Diogeniano mandó llamar a los tres hermanos por profesar la fe de Cristo y difundirla entre sus contemporáneos. El juez les preguntó cómo osaban resistirse al Imperio Romano cuando sus fieles son multitud. Los tres hermanos santos respondieron: «como tú no tienes noticia de otra mayor multitud de ángeles que contradicen la infidelidad e idolatría de los romanos, te parece que solos nosotros tres somos los que contradecimos».
Claudio, Lupercio y Victorico aseguraron también tener puesta su confianza en «Jesucristo, Nuestro Señor». Diogeniano no entendía ni una de las palabras que salían de la boca de los santos y se burlaba de ellos diciendo: «Paréceme que la victoria de vosotros los cristianos estriba y se funda en sufrir tormentos.

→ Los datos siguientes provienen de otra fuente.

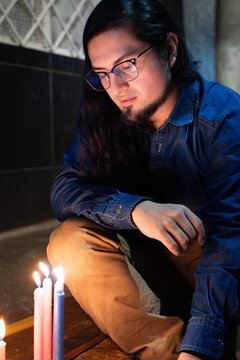 Young Man Kneeling Near Burning Candles. Candle Day, Colombia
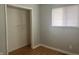 Bedroom with hardwood floors, a window with blinds, and a spacious closet at 260 W 33Rd St, Indianapolis, IN 46208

Mas aunque éste es muy ruin triunfo, lo llevaréis de mí para que no sirváis de ejemplo a otros con vuestras falsedades».
A pesar del alegato de Diogeniano asegurando que no les haría sufrir tormentos para que no fueran ejemplo de otros, no pudo aguantar más sus palabras y terminó condenándolos a morir decapitados, como su padre. La sentencia se cumplió al momento. Sus cuerpos permanecen para siempre en el monasterio de San Claudio de León, sus almas gozan ya en el Cielo, también para siempre, de la presencia real de Dios.